● Actions to take:
a) Please extract the section of the passage on concrete reinforcement from "However, insufficient concrete" up to and including "the steel rebar.", copying it word for word.
b) Write a continuation of the passage on concrete reinforcement, picking up after its final sentence.

BEGIN Passage provided

The
Need
Reinforced Concrete is a very
common building material for the construction of facilities and structures. As
complement to concrete's very limited tensile strength, steel rebar has been an
effective and cost-efficient reinforcement.
However, insufficient concrete
cover, poor design or workmanship, and presence of large amounts of aggressive
agents including environmental factors all can lead to cracking of the concrete
and corrosion of the steel rebar.
For many years, there have been
many studies on this corrosion issue, and the interest in FRP (Fiber Reinforced
Polymer) has arisen recently as prospective substitute for steel. Careful
consideration on potential of FRP rebar to fill the cost and performance needs
may suggest appropriate solutions.

END Passage provided
BEGIN Source information

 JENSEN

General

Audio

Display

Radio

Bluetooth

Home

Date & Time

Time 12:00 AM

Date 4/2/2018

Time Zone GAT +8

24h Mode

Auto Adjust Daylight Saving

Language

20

END Source information
BEGIN Source information

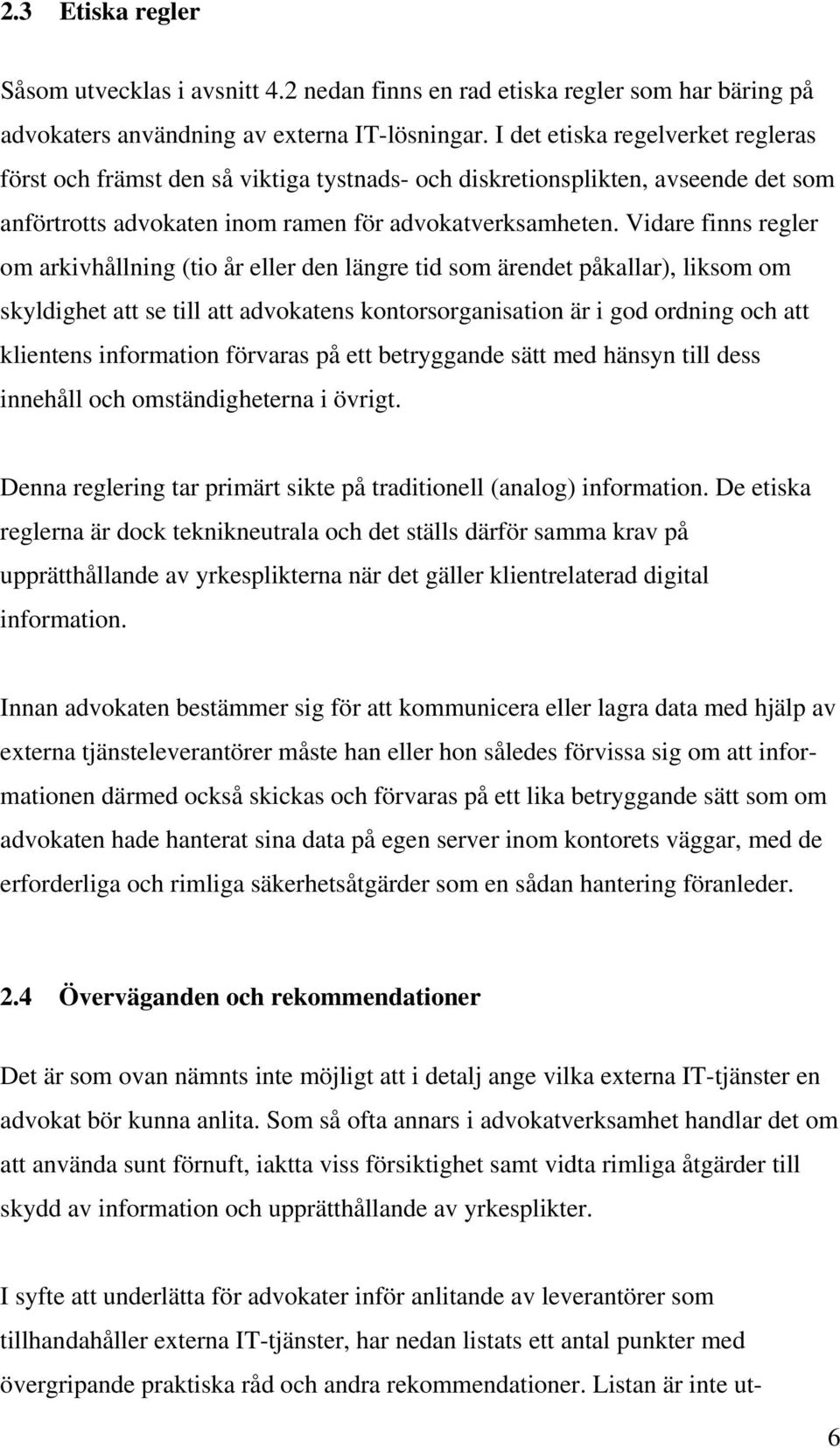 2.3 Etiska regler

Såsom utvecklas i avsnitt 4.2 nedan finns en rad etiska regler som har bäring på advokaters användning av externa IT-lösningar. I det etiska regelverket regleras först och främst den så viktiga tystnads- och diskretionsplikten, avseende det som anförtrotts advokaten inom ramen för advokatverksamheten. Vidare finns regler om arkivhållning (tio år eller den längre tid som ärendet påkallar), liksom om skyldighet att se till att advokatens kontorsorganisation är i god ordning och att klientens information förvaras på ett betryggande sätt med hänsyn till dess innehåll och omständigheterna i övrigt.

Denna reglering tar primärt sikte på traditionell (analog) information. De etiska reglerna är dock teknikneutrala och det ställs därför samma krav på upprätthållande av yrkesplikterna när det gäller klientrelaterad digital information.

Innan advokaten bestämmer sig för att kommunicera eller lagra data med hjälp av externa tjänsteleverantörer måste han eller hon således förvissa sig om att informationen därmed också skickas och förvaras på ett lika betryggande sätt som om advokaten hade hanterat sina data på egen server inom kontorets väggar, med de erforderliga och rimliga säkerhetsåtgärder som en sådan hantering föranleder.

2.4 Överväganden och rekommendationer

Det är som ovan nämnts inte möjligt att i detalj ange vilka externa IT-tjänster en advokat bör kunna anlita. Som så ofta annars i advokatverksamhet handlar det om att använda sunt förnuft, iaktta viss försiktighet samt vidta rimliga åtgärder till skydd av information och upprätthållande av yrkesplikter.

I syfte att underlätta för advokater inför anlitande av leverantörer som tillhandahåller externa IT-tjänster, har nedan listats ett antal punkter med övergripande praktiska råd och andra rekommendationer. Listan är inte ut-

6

END Source information
BEGIN Source information

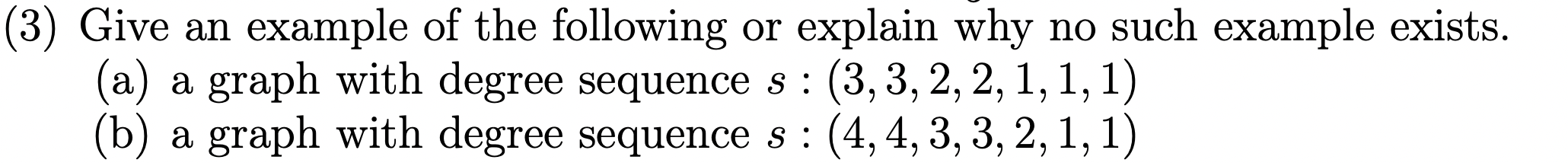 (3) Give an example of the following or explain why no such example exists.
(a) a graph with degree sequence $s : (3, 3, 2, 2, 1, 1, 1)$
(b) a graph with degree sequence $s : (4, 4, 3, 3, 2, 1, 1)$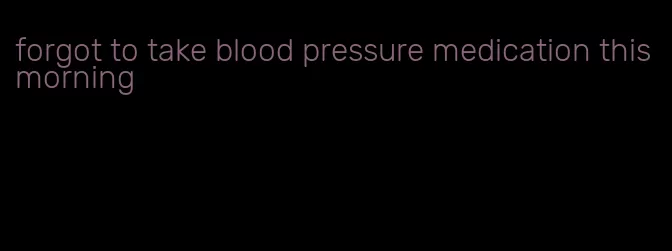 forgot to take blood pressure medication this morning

END Source information

● Solved tasks:
a)
However, insufficient concrete
cover, poor design or workmanship, and presence of large amounts of aggressive
agents including environmental factors all can lead to cracking of the concrete
and corrosion of the steel rebar.

b)
The Technology
Composite materials
made of fibers embedded in a polymeric resin, also known as fiber-reinforced
polymers, can become an alternative to steel reinforcement for concrete
structures. Aramid fiber reinforced polymer (AFRP), carbon fiber reinforced
polymer (CFRP), and glass fiber reinforced polymer (GFRP) rods are the
commercially available products for the construction industry. They have been
proposed for use in lieu of steel reinforcement or steel pre-stressing tendons
in non pre-stressed or pre-stressed concrete structures. The problems of steel
corrosion are avoided with the use of FRPs because these are non-metallic and
non-corrosive. In addition, FRP materials exhibit several properties including
high tensile strength, which make them suitable for the use as structural
reinforcement.
The bond
characteristics are responsible to transfer the load from concrete to
reinforcement and to develop the required stress in the reinforcement for equilibrium,
particularly when concrete is cracked. Service limits in FRP reinforced
concrete elements such as deflection, crack width and crack spacing are
directly influenced by the bond properties of the reinforcement in concrete.
Fiber reinforced
polymer bars are anisotropic materials. Factors such as type and volume of
fiber and resin, fiber orientation and quality control during the manufacturing
play a major role in the mechanical characteristics.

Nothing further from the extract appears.